Managing teens’ study stress and caring for their wellbeing

Being a teen is hard, especially right now.
Basics for happier school leavers.

Covid-19 has impacted all of our lives and, in many cases, our wellbeing too. With disruption to daily routines, a shift to online learning for many and important milestones being missed, it has been a particularly challenging time for teenagers and their families. And, with Term 4 here and  many students preparing to return to face-to-face learning, students across the country still have significant challenges to contend with this year.

This is especially true for Year 12 students who are approaching their final exams. In particular, this year has had a significant impact on fundamentals of their mental health and wellbeing like sleep, nutrition and their relationships.

A ReachOut survey* found that there has been a significant increase in the severity of study stress for young Australians this year, with approximately one third of students reporting that study stress is currently having a major impact on their mental and emotional wellbeing, up from 18 per cent in December 2020.* The survey also found that the number of young people reporting poor mental health or wellbeing as a result of study stress had doubled from 25 per cent in previous years to 56 per cent this year.

And, with the number of students unable to focus doubling to 68 per cent, 57 per cent having trouble sleeping, 39 per cent reporting poor nutrition and 32 per cent reporting that they had experienced issues with their family, it is important to find ways to help manage teens’ study stress, implement proactive strategies to look after their wellbeing and seek professional support if needed.

Setting teens up for study success can be stressful. Add the impacts of Covid-19 into  the mix and it’s a whole new ballgame. New routines and changes to learning styles have, at times, created stress for the whole family, especially with everyone spending more time indoors. And, now with a transition back to face-to-face for some, stress, particularly for those in Year 12, is having a significant impact on many teeangers right now.

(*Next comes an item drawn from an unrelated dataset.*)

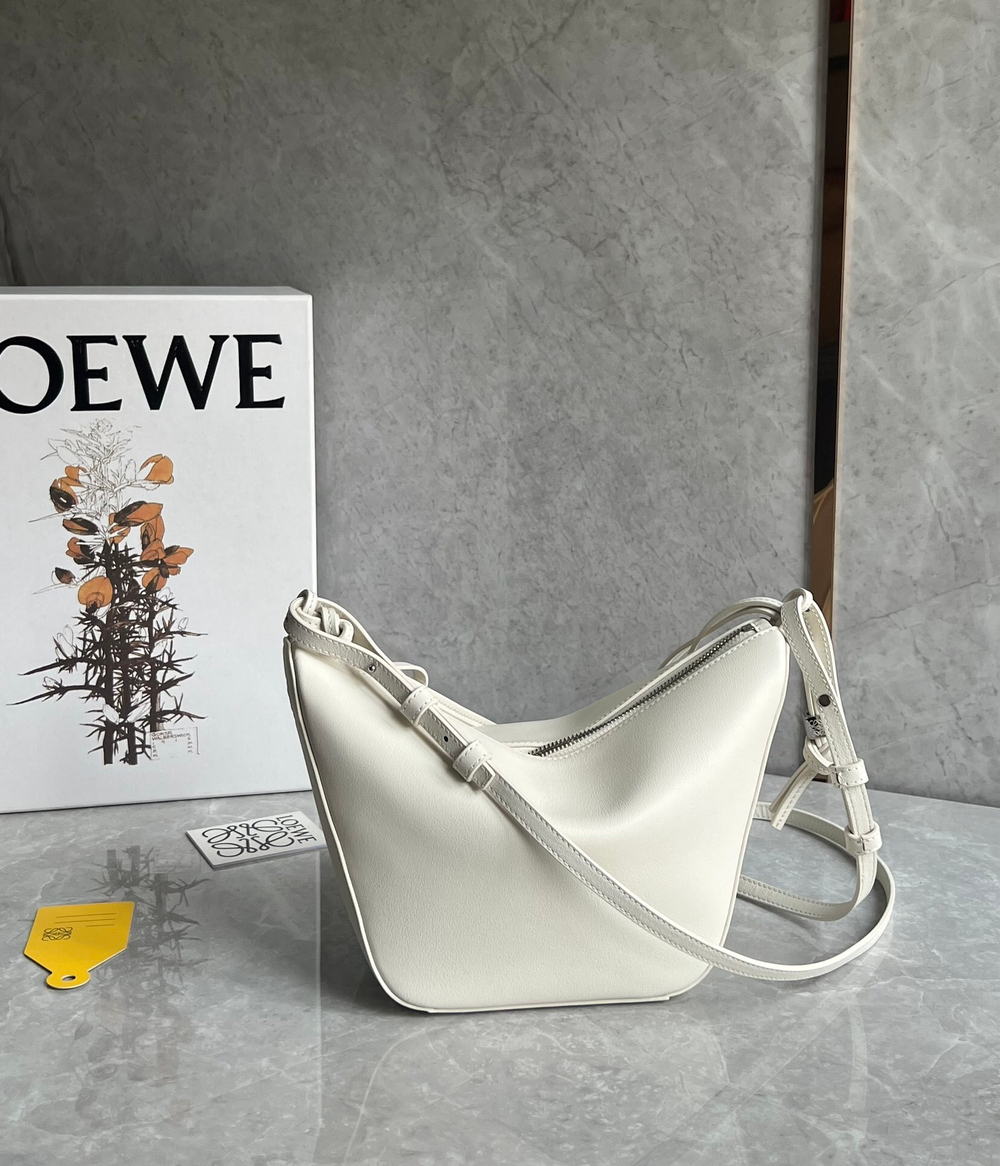 Loewe Mini Hammock Hobo 28 cm
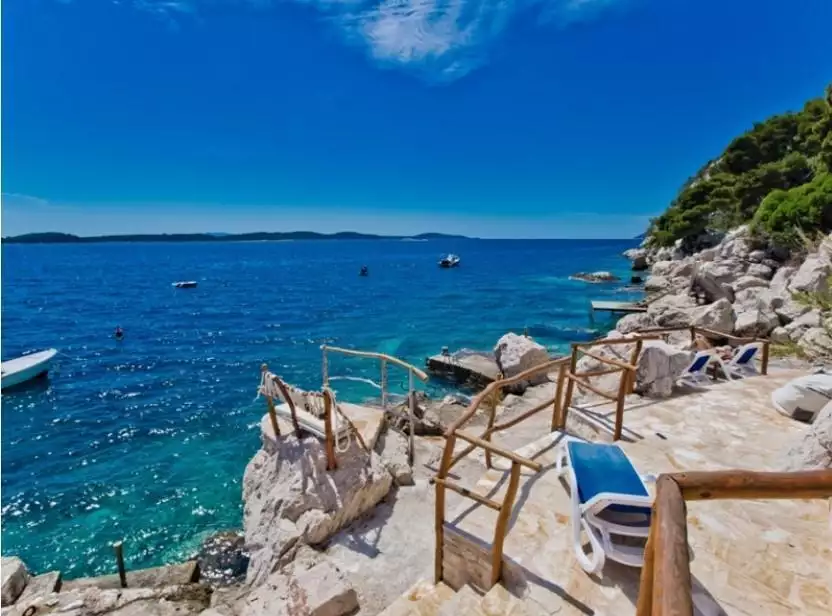 Hotels 370m² in Croatia, Hvar. Priced at 3500000€ rent photo-2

One student from Victoria said: "I have definitely found it harder to concentrate in class and have to spend more time doing my homework. I also worry that Covid-19 will impact my exam results.

"Thankfully, my friends and family have been really supportive this year and I've found it helpful to set small goals every day so that things don't become too overwhelming."

What hasn’t changed however, is the importance of education. As learning styles transition and routines change once again, it is important that guardians work with teenagers to create a positive environment to minimise tension and take care of everyone’s wellbeing.

ReachOut has seven strategies that can make a real difference:

  • Go back to basics. Being well-fed, hydrated and well-rested is a solid foundation for study success and without these important ingredients teens’ brains will find it hard to work at full capacity, whether at home or at school.
  • Show some self-compassion. You can’t pour from an empty cup so guardians should go easy on themselves. By making sure their own emotional health is in good shape, they’ll be better equipped to help manage a teen's study stress.
  • Lend an ear. Sometimes a teen just needs someone to talk to during stressful times. It’s important to be open and non-judgemental as they may just need someone to listen to them, so try not to jump into action-mode straight away.
  • Establish a new routine. With the return of face-to-face learning fast approaching for some, establish a new routine that works for the whole family. This includes getting enough sleep, eating regular meals and exercising.
  • Set goals. They can create a daily priority list with concrete SMART goals that can be ticked off or download one of these apps that will help them study more effectively.
  • Make space for downtime. Encourage teens to do activities that they enjoy before and after school, such as baking, reading books, watching a movie, gaming, exercising, listening to or playing music, or catching up with friends.
  • Chat about life after exams. Chances are a teen you know is more stressed about their life after the exams. By approaching the subject and talking about what comes next, you can take the fear out of the unknown and likely they'll start to feel less stressed about what the future holds.

ReachOut’s Online Learning Survival Guides for young people and parents are filled with practical tips and tricks, including support for study stress.

*National surveys of over 1000 young people (aged 14-25) across Australia conducted in September 2021 and December 2020 by ReachOut.